José Boto criticado por «vaidade» e «necessidade de aparecer» no Flamengo
José Boto, diretor do futebol do Flamengo, tem sido alvo de críticas depois da saída de Filipe Luís do comando do Mengão. Esta quarta-feira, a ESPN Brasil relata que o dirigente português não é bem visto nas instalações do clube do Rio de Janeiro, com queixas que relatam «atitudes de vaidade, pouca comunicação direta e até a necessidade de prestar serviços particulares».

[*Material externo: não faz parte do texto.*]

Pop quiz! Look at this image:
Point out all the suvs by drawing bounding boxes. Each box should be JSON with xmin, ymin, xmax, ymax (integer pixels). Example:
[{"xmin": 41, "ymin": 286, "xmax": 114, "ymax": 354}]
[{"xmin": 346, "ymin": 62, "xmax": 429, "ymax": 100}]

O artigo afirma que Boto é descrito como «grosseiro e inflexível em diversas interações pessoas no dia a dia no centro de treinos» do Flamengo e ainda que o diretor do futebol, que é descrito como «o elo entre o presidente e o departamento de futebol», pede que funcionários da academia do campeão brasileiro em título se desloquem à casa do dirigente para «realizar serviços de limpezas e organização».
A reunião em que foi comunicada a saída de Filipe Luís aos jogadores foi também realçada pela ESPN. O dirigente terá colocado algumas culpas da saída do técnico no plantel, com quem, segundo a publicação do Brasil, a relação é distante, e que, diz o artigo, nota a «postura extremamente vaidosa do executivo», que «apaga poucos incêndios, não antevê problemas de dia a dia comuns ao ambiente de futebol».
«Após vitórias, o português entra em campo e cumprimenta os atletas. Diante da derrota contra o Corinthians, na Supercopa do Brasil, em Brasília, Boto permaneceu no túnel que dava acesso ao campo, fumegando. 'Onde está o chefe? Agora não aparece?', chegou a dizer um dos líderes do plantel», diz ainda a notícia do meio de comunicação social brasileiro.
«Boto ainda conta com o apoio de Bap [presidente do Flamengo], mas está mais pressionado do que nunca no cargo de executivo do futebol rubro-negro», conclui a publicação.